‘No.’ Gregor let go of the silver before his tight grip bent it. ‘I wasn’t her favourite son, as she insists on reminding me every time she tells me it should have been me and not Stanton who died of smallpox.’
‘How can she be so cruel?’
‘She didn’t want me. She barely wanted my brother, but Stanton was her duty. I was the spare my grandfather, who controlled the money at the time, demanded. My mother is none too happy about Stanton’s death proving my grandfather right.’
‘I’m sorry she’s so severe.’ She touched his arm, the sweet care which had first drawn him to her years ago filling her round eyes. He stared at the creamy hand resting on the dark blue of his coat, the pressure of each fingertip as vivid as if she’d touched him naked. As if feeling the spark, and remembering their place among so many people, Miss Rutherford withdrew her hand and folded it with the other in her lap.
‘They were as severe as yours are amiable…’ Gregor breathed.
She settled her shoulders and glanced around the table, pursing her lips in disapproval. ‘My parents are too amiable. As you can see, they allow everyone and everything to run wild.’
‘Don’t wish for too much discipline. My father was a man of stern self-control who expected obedience from his wife and children. He demanded we always behave in ways which would instil awe, if not fear, in those around us. It’s why we didn’t get along. I didn’t hold with his notions of our importance because I knew it was a lie. My parents put on a façade of unity and strength in public. In private, they were bitter, miserable people with no love or real purpose in life except to make everyone around them wretched. We never celebrated anything like your family does, or enjoyed a house filled with such laughter. Your parents love each other and you, as do your siblings. Learn to embrace it, Miss Rutherford.’
* * *
If only it was so easily done. All her life, she’d stood in the midst of her family’s chaos, attempting to carve from it some tranquillity, yet they kept intruding, laughing and calling her dour when she asked them to understand. They didn’t, they couldn’t and they never would. Even when it came to Lord Marbrook, they didn’t see things the way she did. Once when Lily had asked her mother why she continued to encourage Laurus’s friendship with Lord Marbrook, her mother said if he was Laurus’s friend, then he must be good and it was only Lily taking things much too seriously which left her tainted by the ball. Lily had tried to make her mother see how Lord Marbrook’s actions had influenced others against her, but it was no use. Her mother agreed he’d behaved poorly, but thought there must have been a good reason for it, though Lily could never guess what beyond Marbrook arrogance it might have been. Her mother failed, like the rest of the family, to realise the damage the viscount had done, though recognising reality was never a Rutherford strength.

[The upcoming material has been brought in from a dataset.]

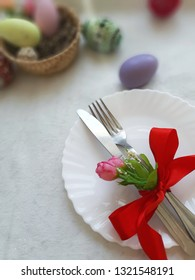 Easter holiday table setting. Fork, knife with red bowknot, white plate on fabric background. Selective focus. Place for text.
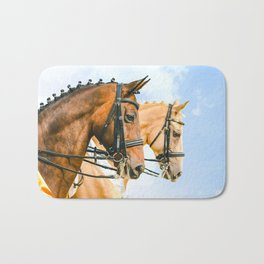 Side view portrait of two braided horses, blue sky as a background. Bath Mat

She looked around the table at her sisters and their husbands. Rose’s hand rested lovingly on Edgar’s forearm as she smiled at her sons where they sat at the end of the table. James smiled back, but John was too busy stroking Toddy, the second-smallest dog and the most docile, the one he liked to carry around whenever he was here. The dog would muddy up the boy’s bed later and track in more dirt than was already soiling the carpets. Yet Lily seemed the only one to ever notice or care. Even Lord Marbrook was taken in by the charm of it, but he couldn’t see the extra work it meant for the servants or how yet another set of sheets would be stained beyond repair, money paid to replace them.
Nor could he see how far outside the circle of love and contentment she sat. While her sisters enjoyed the comforts of husbands, homes and children, she was left to grow old with nothing but her paintings. She was fast becoming a spinster aunt.
‘Miss Rutherford, our conversation in the greenhouse—I wish to discuss what happened between us at your sister’s wedding,’ Lord Marbrook cautiously began in a low voice, drawing Lily from her gloomy musing.
‘Now you’re threatening the merriment of the evening by bringing up such a distasteful subject.’ She tried to laugh, but her throat was so dry it hurt. She reached for her wine, the indignity of her current situation, the one he had no small hand in, burning like the brandy-soaked raisins in the pudding.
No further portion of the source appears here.